EXERCISE INSTRUCTIONS
Please reproduce the text of every record below word for word, omitting the pictures.

DATA PROVIDED
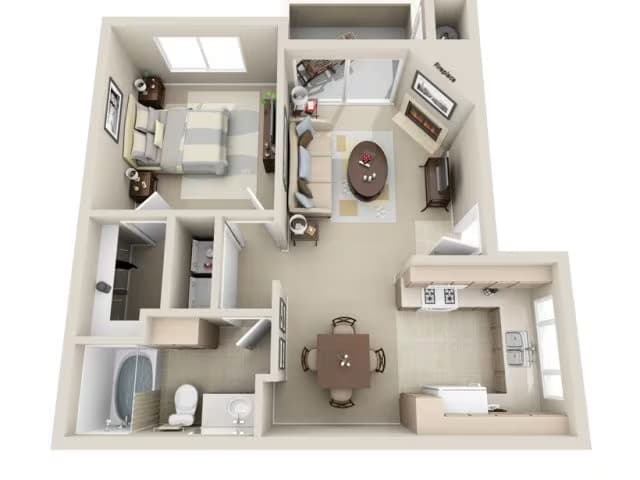 1 Bed • 1 Bath 1024 floor plan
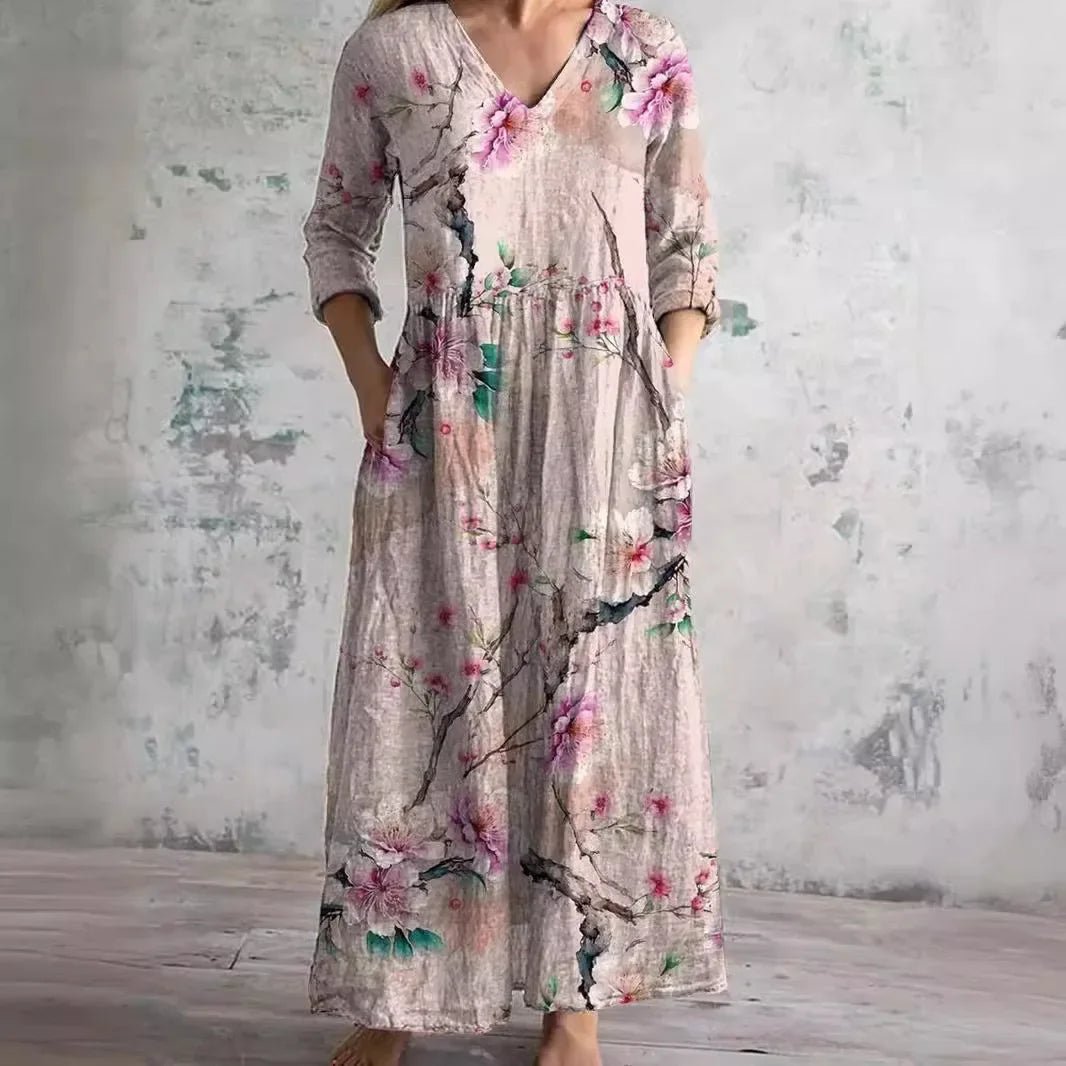 Casual midi - jurk met bloemenprint Dames nieuwe stijl onafhankelijk station Modieuze halflange jurk uit één stuk uit het vasteland van China - PurePaw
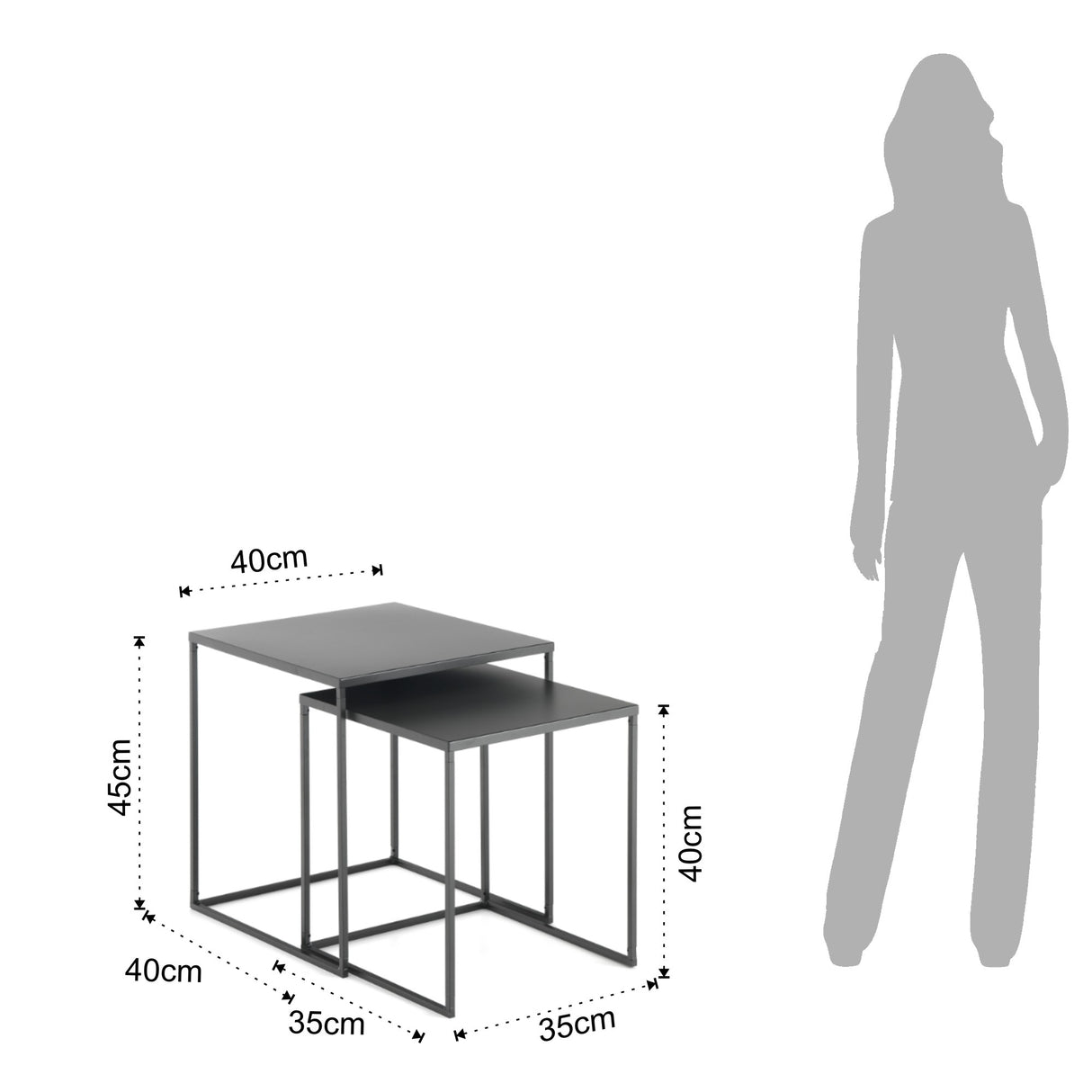 Set 2 tavolini struttura realizzata in acciaio verniciato antracite opaco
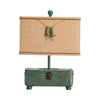 Resin Table Lamp Set of 2 | Tan Burlap Shade | Green Resin Tackle Box CCL-CVAVP829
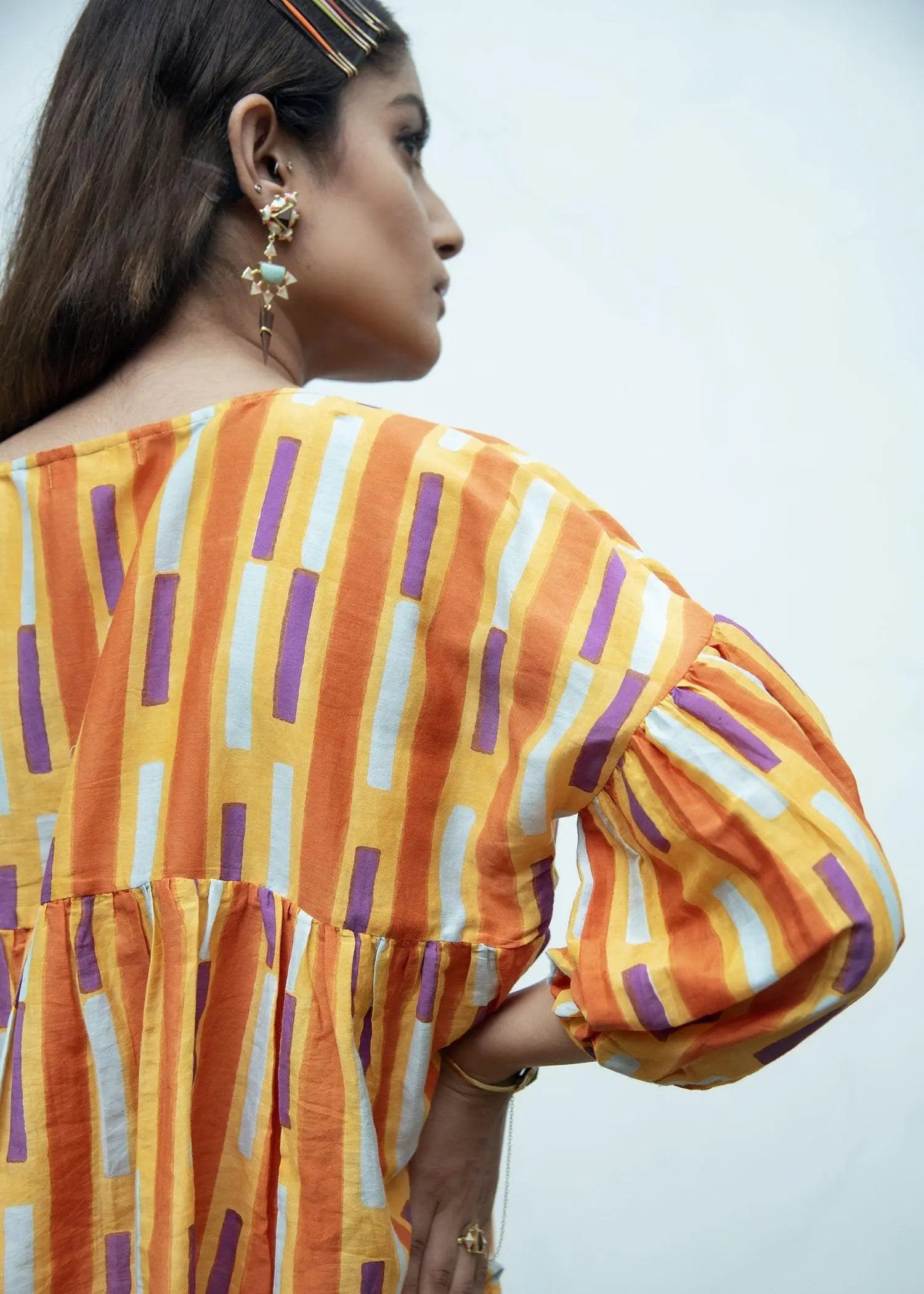 Bella Orange Block Print Cotton Top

RESPONSE BELOW
 1 Bed • 1 Bath 1024 floor plan
 Casual midi - jurk met bloemenprint Dames nieuwe stijl onafhankelijk station Modieuze halflange jurk uit één stuk uit het vasteland van China - PurePaw
 Set 2 tavolini struttura realizzata in acciaio verniciato antracite opaco
 Resin Table Lamp Set of 2 | Tan Burlap Shade | Green Resin Tackle Box CCL-CVAVP829
 Bella Orange Block Print Cotton Top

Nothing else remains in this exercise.